Crude oil is arguably the most important commodity in the world today. The product and its derivatives have made their way into virtually every application of modern life from transportation to plastics.
This vital commodity also dominates politics in many parts of the world, ensuring that some top-producing nations have outsized influence on the world stage. In light of this, many might assume that most investors know everything about the product and how it trades around the globe. However, that is not the case, as there are several misconceptions about the various types of oil and how this commodity is priced [see also USA Oil Reserves: The World’s Largest?].
Brent vs. WTI Crude Oil
One of the most important issues is the type of oil and the differing benchmarks for crude oil prices around the world. Many might not realize that oil pulled out of the ground in Texas isn’t the same as the product from the North Atlantic. There are varying degrees of oil based on a variety of metrics, such as the oil’s API gravity. The American Petroleum Institute gravity is a statistic that is used to compare a petroleum liquid’s density to water. This scale generally falls between 10 and 70, with ‘light’ crude oil typically having an API on the higher side of the scale, while heavy oil has a reading that falls on the lower end of the range.
Beyond API gravity, investors also need to take into consideration how sweet or sour a petroleum is. This is based on the sulfur content of the underlying fuel, with 0.5% being a key benchmark. When oil has a total sulfur level greater than half a percent, it is considered ‘sour’, while a content less than 0.5% indicates that an oil is ‘sweet’. Sour oil is more prevalent than its sweet counterpart and comes from oil sands in Canada, the Gulf of Mexico, some South American nations, as well as most of the Middle East. Sweet crude, on the other hand, is typically produced in the central U.S., the North Sea region of Europe, and much of Africa and the Asia Pacific region. While both types are useful, end users generally prefer sweet crude as it requires less processing in order to remove impurities than its sour counterpart. Light and sweet forms of crude oil are heavily prized while heavy sour types of fuel often trade at a discount to their more in-demand cousins [read Analyzing Five High Yielding Oil & Gas Pipeline Stocks].
With these two key factors, investors can begin to price these different types of oil on the world market. Currently, there are two major benchmarks for world oil prices, West Texas Intermediate (WTI for short) and Brent crude oil. Both are light, sweet crude oils although WTI is generally sweeter and lighter than its European counterpart. As a result of this, WTI often trades at a premium, usually by just a few dollars a barrel. However, thanks to a Libyan crisis, which has decreased the supply of light, sweet crude in the European region, and a supply glut at the main storage facility of WTI in Oklahoma, the premium/discount situation has flipped and now Brent is more expensive than WTI.
Thanks to two ETFs on the market today, USO and BNO, investors can easily see how the two forms of oil have changed in price over time. Consider the chart below, which plots the two ETFs against each other from March 2010 to September 2011.
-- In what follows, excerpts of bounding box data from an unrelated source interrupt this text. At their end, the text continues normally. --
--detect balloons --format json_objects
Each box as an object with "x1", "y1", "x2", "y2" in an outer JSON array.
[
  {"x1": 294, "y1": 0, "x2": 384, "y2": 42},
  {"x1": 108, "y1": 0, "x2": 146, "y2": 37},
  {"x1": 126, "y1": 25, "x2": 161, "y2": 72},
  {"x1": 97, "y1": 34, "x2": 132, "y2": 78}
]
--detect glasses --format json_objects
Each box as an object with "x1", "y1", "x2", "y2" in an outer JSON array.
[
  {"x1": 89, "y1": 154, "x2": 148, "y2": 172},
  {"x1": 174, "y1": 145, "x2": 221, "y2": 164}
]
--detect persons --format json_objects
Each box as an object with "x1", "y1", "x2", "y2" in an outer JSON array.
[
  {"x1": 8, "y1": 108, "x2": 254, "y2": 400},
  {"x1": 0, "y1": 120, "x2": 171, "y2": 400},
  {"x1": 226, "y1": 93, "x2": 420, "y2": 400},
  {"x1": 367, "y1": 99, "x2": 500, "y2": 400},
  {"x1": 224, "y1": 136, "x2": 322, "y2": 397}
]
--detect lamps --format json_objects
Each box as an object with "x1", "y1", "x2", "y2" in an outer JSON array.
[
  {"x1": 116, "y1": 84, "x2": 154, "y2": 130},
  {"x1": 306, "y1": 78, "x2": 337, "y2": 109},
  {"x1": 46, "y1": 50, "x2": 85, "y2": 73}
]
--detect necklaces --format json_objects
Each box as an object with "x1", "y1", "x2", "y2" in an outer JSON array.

Prices tend to be highly correlated with each other over a long-term period. However, at the start of 2011, around the same time that the ‘Arab Spring’ began to take place, the prices of the two ETFs diverged, with BNO climbing far higher than its WTI-tracking counterpart. Once investors realized that more production wouldn’t be lost in the region, and that the Libyan situation was likely to remain an issue for quite some time, the prices of the two ETFs began to mirror each other throughout the rest of the third quarter of 2011, although BNO kept its hefty premium. Clearly, choosing the correct oil fund can have a huge impact on overall return, just as we have seen in this extreme, but very relevant, case.
Other Factors to Consider
Geopolitical events can also significantly impact oil and create supply issues. Demand metrics alone clearly do not determine the price of oil around the world, and investors must be aware of this when considering buying into the crude oil market. A correct bet on a commodity alone might not be enough; investors must be sure to also select the correct type of commodity, as this can lead to vastly different returns far beyond what some investors might initially suspect.
Disclosure: No positions at time of writing.